Working with natural protections to protect Boston from sea level rise
Jan 10, 2018 8:00 AM ET
Multimedia with summary

Bob Daylor is a civil engineer and senior consultant for land development and land tenure issues at Tetra Tech. He has 50 years’ experience in facility planning, design, and construction and specializes in master planning and permitting projects at the water’s edge and in or near ecologically-sensitive landscapes. He holds professional registrations in civil engineering and land surveying and has held several elected and appointed city and regional planning positions.

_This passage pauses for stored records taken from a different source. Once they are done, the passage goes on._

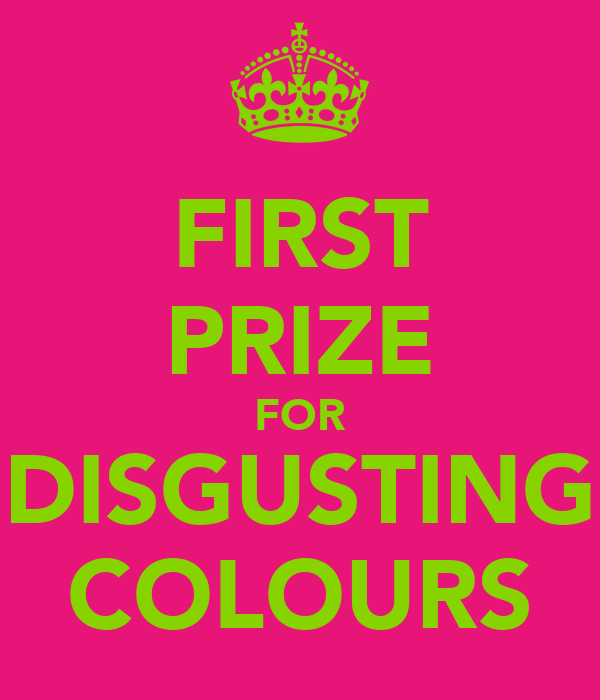 FIRST PRIZE FOR DISGUSTING COLOURS
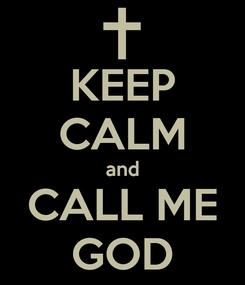 Poster: KEEP CALM and CALL ME GOD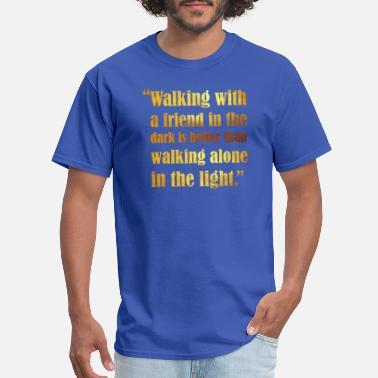 Walking with A Friend in Dark is Better Than Walk - Men's T-Shirt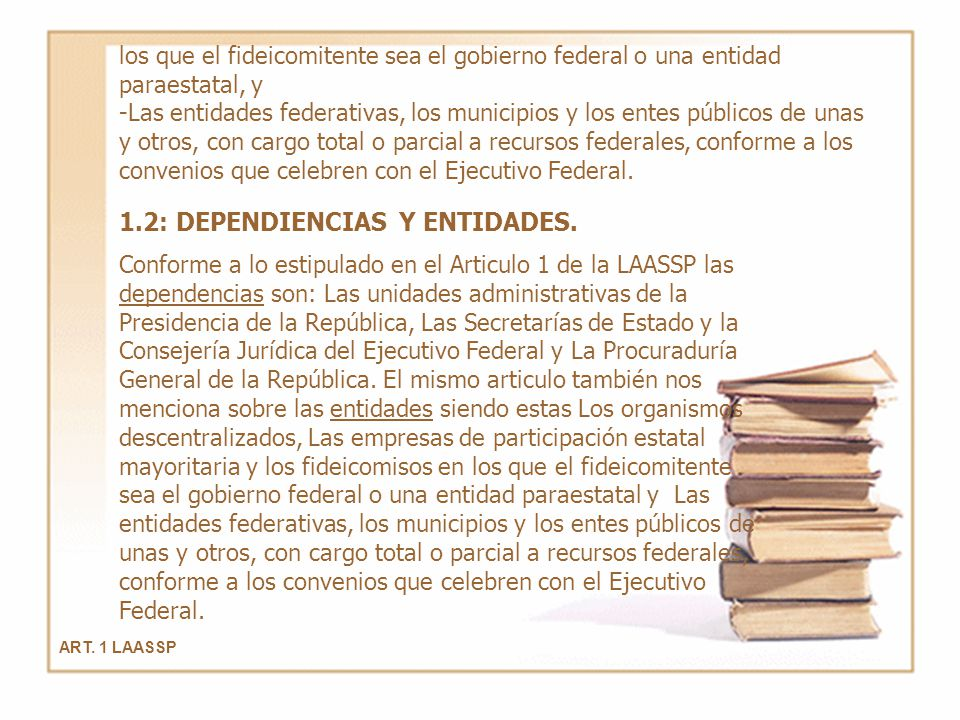 1.2: DEPENDIENCIAS Y ENTIDADES.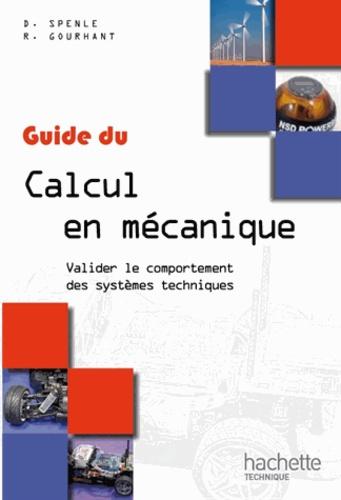 Guide du calcul en mécanique. Valider le comportement des systèmes techniques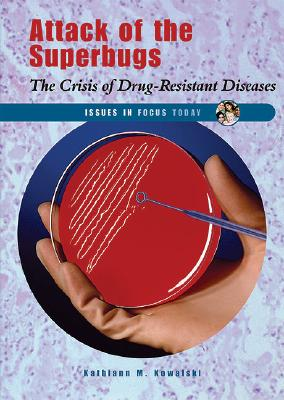 Attack of the Superbugs: The Crisis of Drug-Resistant Diseases (Issues in Focus Today) Cover Image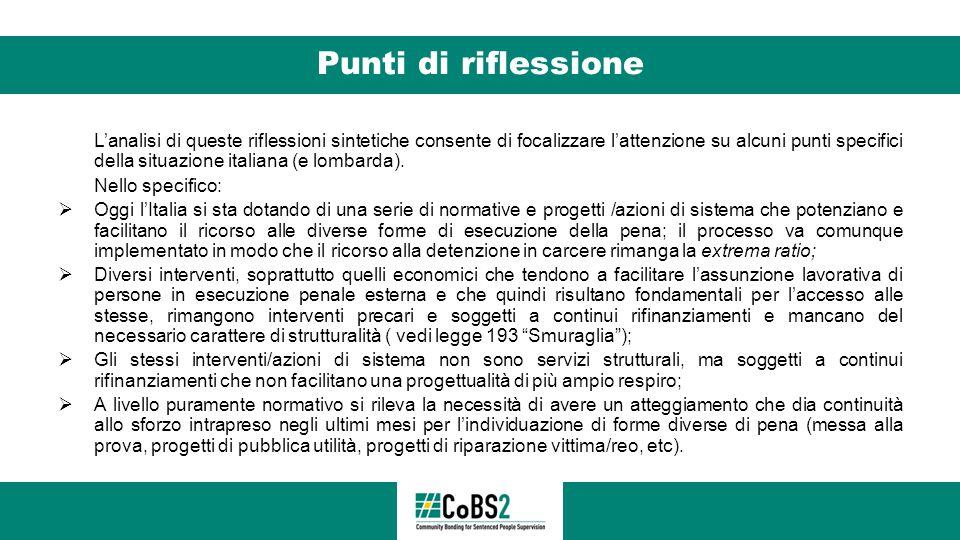 Punti di riflessione L'analisi di queste riflessioni sintetiche consente di focalizzare l'attenzione su alcuni punti specifici della situazione italia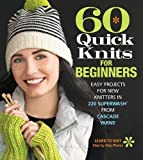 60 Quick Knits for Beginners: Easy Projects for New Knitters in 220 Superwash from Cascade Yarns (60 Quick...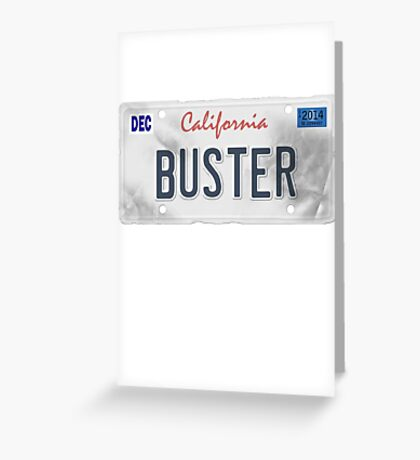 License Plate - BUSTER Greeting Card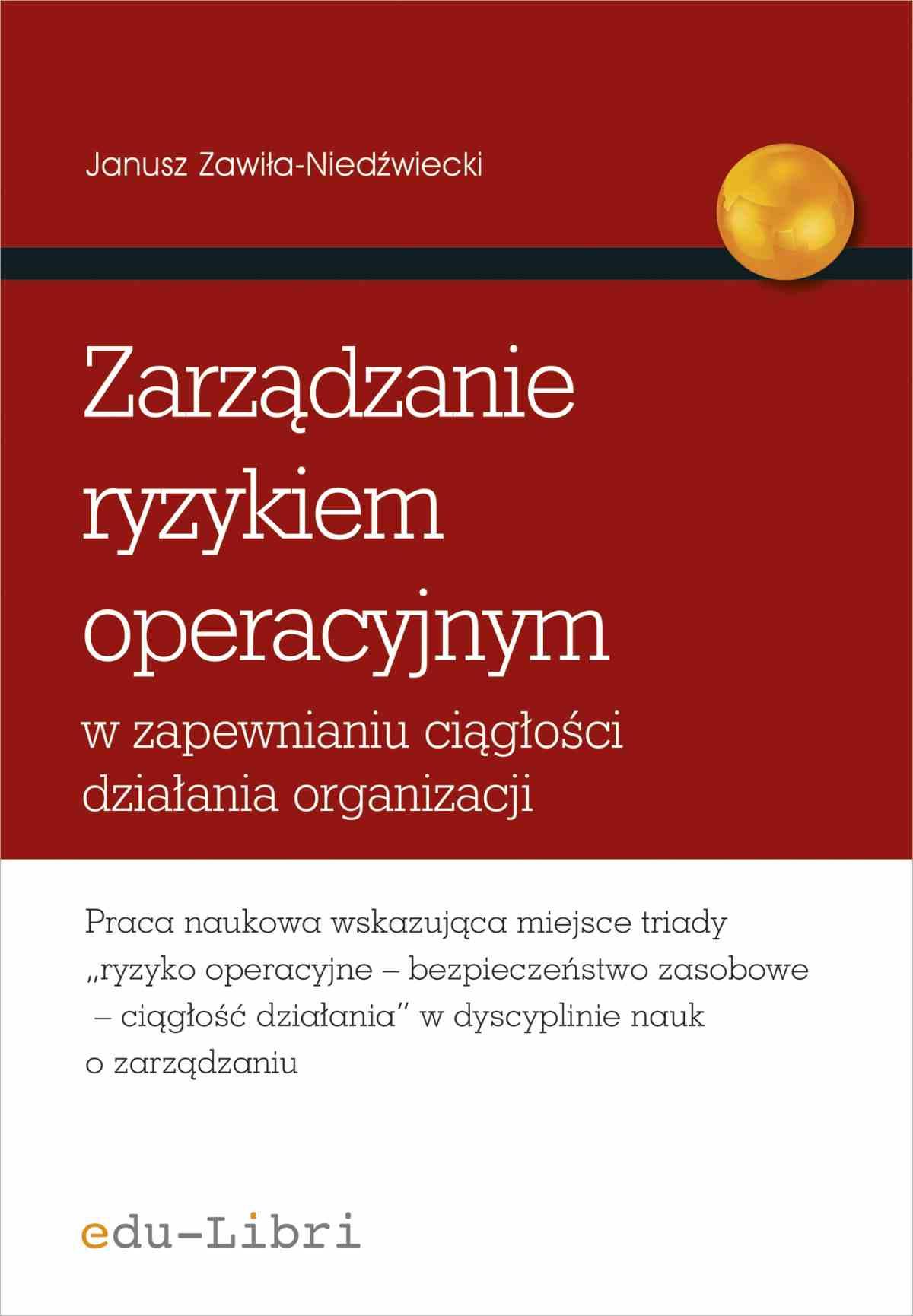 Zarządzanie ryzykiem operacyjnym w zapewnianiu ciągłości działania organizacji - Ebook (Książka PDF) do pobrania w formacie PDF
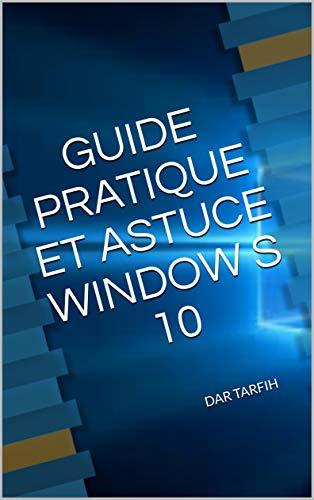 GUIDE PRATIQUE ET ASTUCE WINDOW S 10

Mr. Daylor is a frequent speaker and guest lecturer on real estate development impact issues and has appeared as an expert witness in eminent domain, permit appeals, and construction damages cases. He has worked on major economic development and public works projects in Africa and Asia. Mr. Daylor also served as the professional mentor to the Tufts University Chapter of Engineers Without Borders for several years, designing and building water supplies for rural villages in El Salvador and Nicaragua. He holds a Bachelor of Science in Civil Engineering and Master of Science in Civil Engineering with an environmental focus from Northeastern University. He was awarded a Loeb Fellowship in Advanced Environmental Studies at Harvard University.

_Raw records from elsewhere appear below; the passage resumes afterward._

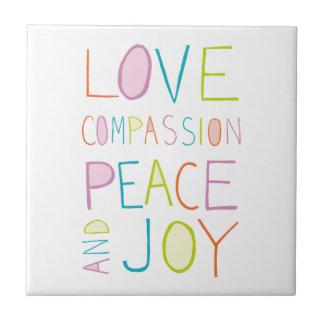 Love, Compassion, Peace, Joy Tile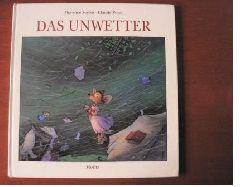 Seyvos, Florence/Ponti, Claude (Illustr.)/Klewer, Erika & Karl (Übersetz.) Das Unwetter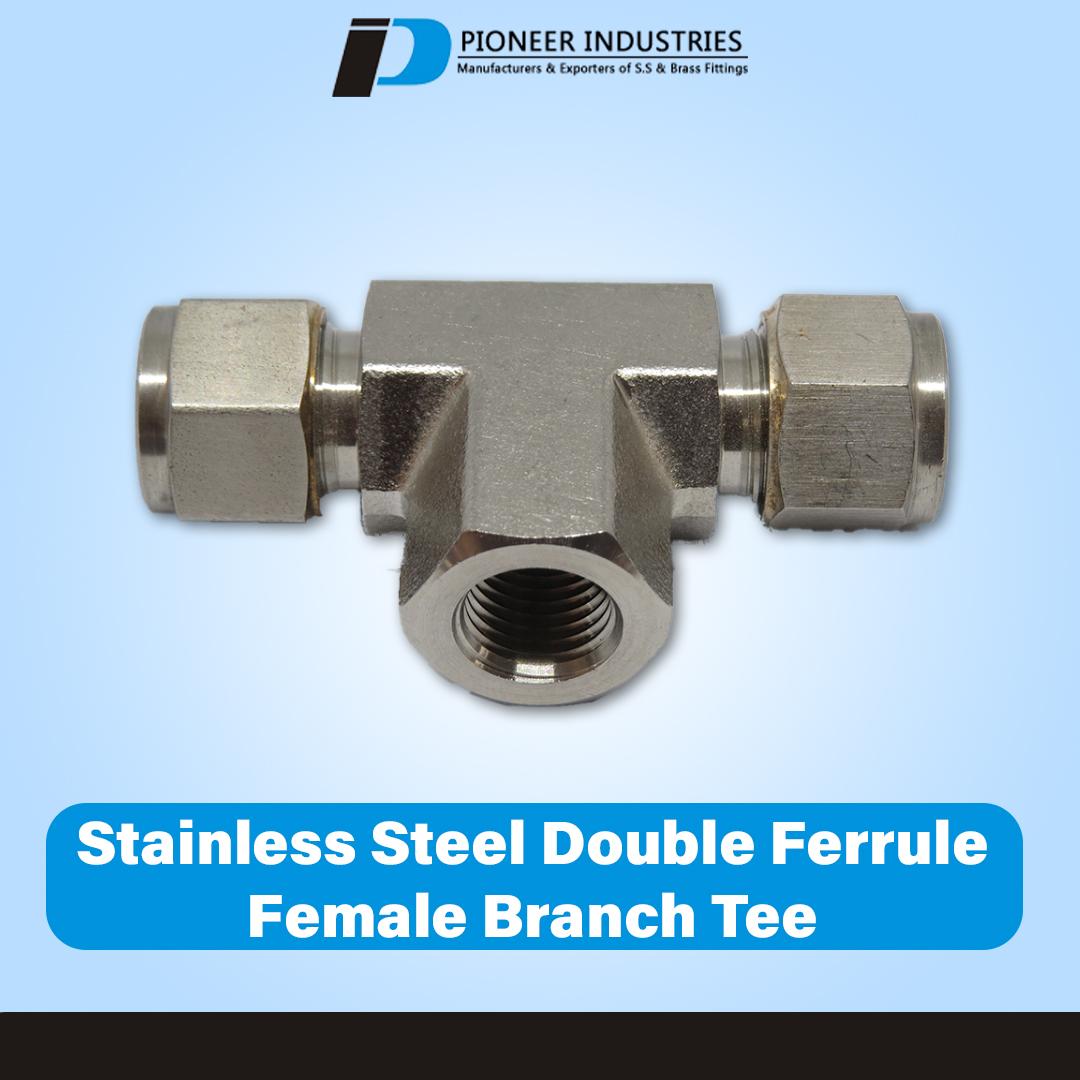 Stainless Steel Double Ferrule Female Branch Tee PFBT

The following questions and answers are a transcript of our video interview with Tetra Tech’s Bob Daylor, land development expert, where he discusses innovative ideas to protect Boston from sea level rise.

Can you describe what it means to lead with science?
The idea of Leading with Science®  is really an important idea. I think it's important for us to understand how to work in a way that's compatible with natural systems. The idea of sustainability is exactly that—working with nature.

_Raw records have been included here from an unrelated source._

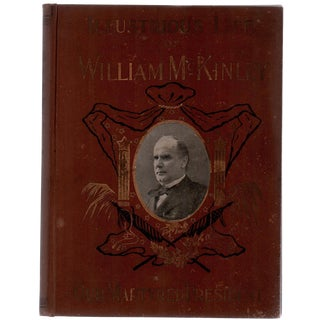 """The Illustrious Life of William McKinley"" Hardcover c. 1901 For Sale"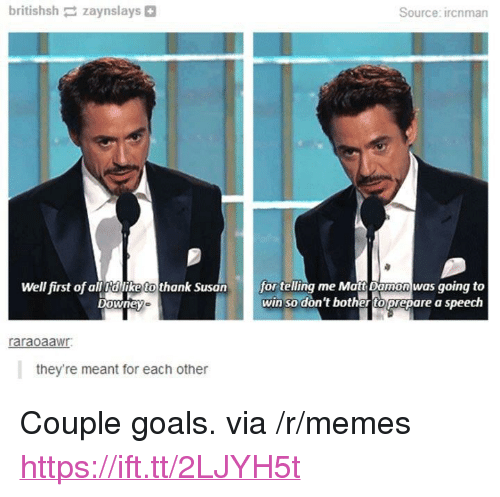 "Goals, Matt Damon, and Memes: britishsh zaynslays  Source: ircnman  fortlng me Matt Damon was going to  win so don't bother toprepare a speech  Well first of all dllike to thank Susan  raraoaawr  they're meant for each other <p>Couple goals. via /r/memes <a href=""https://ift.tt/2LJYH5t"">https://ift.tt/2LJYH5t</a></p>"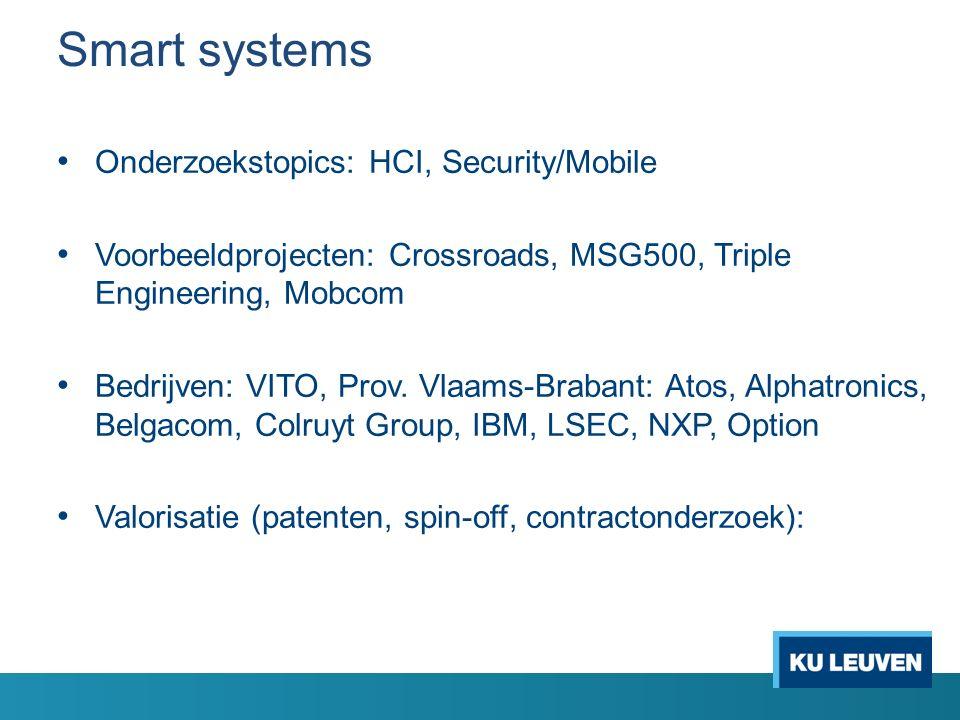 Smart systems Onderzoekstopics: HCI, Security/Mobile Voorbeeldprojecten: Crossroads, MSG500, Triple Engineering, Mobcom Bedrijven: VITO, Prov.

How are you Leading with Science to protect Boston from sea level rise?
Boston, because of the nature of how it was developed, is very vulnerable to sea level rise. More than thirty percent of the land area of Boston was former tidelands. It has all been filled beginning in the late sixteen hundreds, and it was filled to be three or four feet above the then sea levels. We know that sea levels are rising, and we know that that the city is not rising. So we are on a path to having a certain conflict at some time in the future.

I thought we should explore the natural protections that the Boston Harbor has, which is a series of Boston Harbor islands that partially close us off from the Atlantic Ocean. We developed a paper called the “Sapphire Necklace,” which is a play on the famous Olmsted Protection Barrier for the city, the Emerald Necklace, which is a green belt around the city on the land. We chose the idea of the Sapphire Necklace to be an extension of the green belt through the ocean. The idea of pinching off the tide by extending or building the barrier islands or rebuilding the barrier islands in a way that restricted the tidal flow into the inner harbor.

What has been the reaction to the Sapphire Necklace?
It went from being an idea that people thought, “Oh engineers with another big engineering idea.” It has now been adopted as one of the alternatives in the Climate Ready Boston Planning Study. It is currently being funded by the Barr Foundation, and its environmental consequences are being studied by the University of Massachusetts in Boston.